Renamed to `test_background_review_matches_parent_toolset_config`
and updated to assert the parent's value propagates verbatim.
- Verified the new positive test fails without the fix and passes
with it.
- Full suite for `test_background_review*`:
```
$ python -m pytest tests/run_agent/test_background_review.py \
tests/run_agent/test_background_review_summary.py \
tests/run_agent/test_background_review_toolset_restriction.py \
tests/run_agent/test_background_review_cache_parity.py -q
18 passed in 1.85s
```
## Scope
- `agent/background_review.py`: 2 added kwargs + explanatory comment.
- Two test files: one new positive test, one inverted existing test.
- No production code paths outside the review fork; no schema changes;
no public-API changes.
Refs: ziliangpeng/hermes-agent#1 (root-cause analysis with wire-level
cache-write measurements). Extends PR #17276's `system`-bytes
invariant to the `tools[]` slot.
The background review prompts (_SKILL_REVIEW_PROMPT and
_COMBINED_REVIEW_PROMPT) now include explicit protection rules
for bundled, hub-installed, and pinned skills — aligning with
the curator's existing policy at curator.py L345/350.
Before this change, bg-review could freely rewrite bundled skills
like 'hermes-agent' or pinned skills, while the 7-day curator
explicitly skips them.
The review agent now sees:
• Bundled skills (shipped with Hermes)
• Hub-installed skills (installed via hermes skills install)
• Pinned skills (marked via hermes curator pin)
If only protected skills need updating, the review says
'Nothing to save.' and stops.
Fixes#27644
Original commit 973f27e95 by Teknium targeted _spawn_background_review in
pre-refactor run_agent.py.
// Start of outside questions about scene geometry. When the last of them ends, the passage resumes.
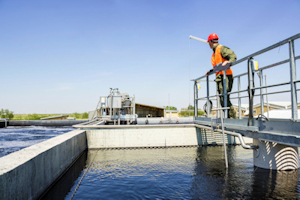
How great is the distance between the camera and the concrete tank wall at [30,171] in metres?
3.16

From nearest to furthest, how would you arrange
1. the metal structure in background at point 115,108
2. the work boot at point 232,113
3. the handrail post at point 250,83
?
the handrail post at point 250,83, the work boot at point 232,113, the metal structure in background at point 115,108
The body now lives in
agent/background_review._spawn_background_review — re-applied there.
Co-authored-by: Teknium <127238744+teknium1@users.noreply.github.com>
The three big review-prompt strings (_MEMORY_REVIEW_PROMPT,
_SKILL_REVIEW_PROMPT, _COMBINED_REVIEW_PROMPT — 183 lines combined) move
out of the AIAgent class body and into agent/background_review.py where
they're consumed.
AIAgent re-exposes them as class attributes via 'from ... import' inside
the class body — Python binds those names into the class namespace so
existing AIAgent._MEMORY_REVIEW_PROMPT references keep working.
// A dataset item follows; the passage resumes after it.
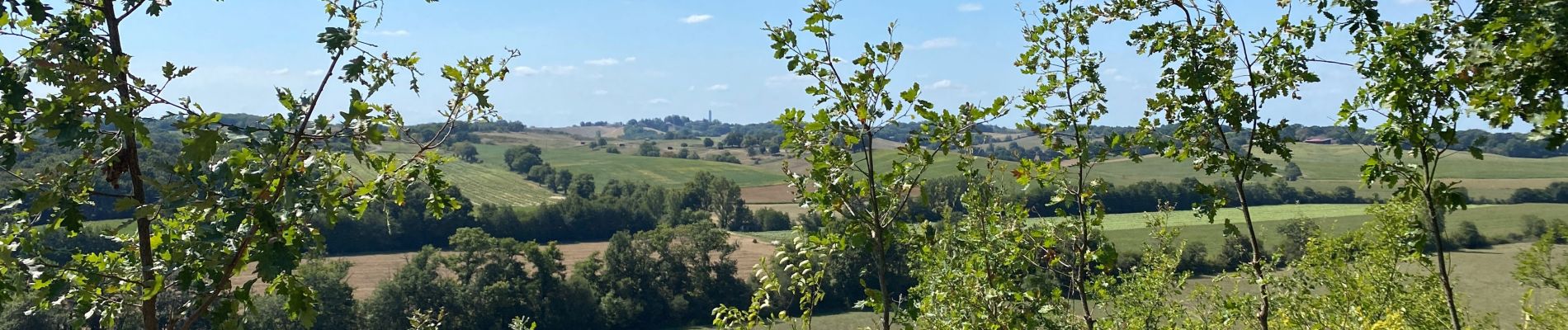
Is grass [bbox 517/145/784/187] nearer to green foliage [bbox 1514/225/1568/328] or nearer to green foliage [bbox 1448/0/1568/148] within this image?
green foliage [bbox 1514/225/1568/328]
spawn_background_review_thread also falls back to the module-level
constants if an agent doesn't have the attribute (preserves the test
pattern of mocking these on the agent).
tests/run_agent/ + tests/agent/: 4313 passed (same pre-existing
test_auxiliary_client failure).
run_agent.py: 9986 -> 9800 lines (-186).
Move the background-review subsystem (the self-improvement loop — see the
README) out of run_agent.py into a dedicated module.
* summarize_background_review_actions — was the @staticmethod that builds
the user-facing action summary
* spawn_background_review_thread — builds the thread target + prompt;
the actual review loop body (forked AIAgent, runtime inheritance,
tool whitelist, suppression, teardown) lives in _run_review_in_thread
* build_memory_write_metadata — provenance for external memory mirrors
AIAgent keeps thin wrappers for backward compatibility AND because tests
patch run_agent.threading.Thread to assert lifecycle behavior — the
threading.Thread construction stays in AIAgent._spawn_background_review,
the inner work moves out.
tests/run_agent/ + tests/agent/: 4313 passed, 1 pre-existing failure
(test_auxiliary_client.py::test_custom_endpoint... — confirmed failing
on main before this change). 3 skipped.
run_agent.py: 15272 -> 14972 lines (-300).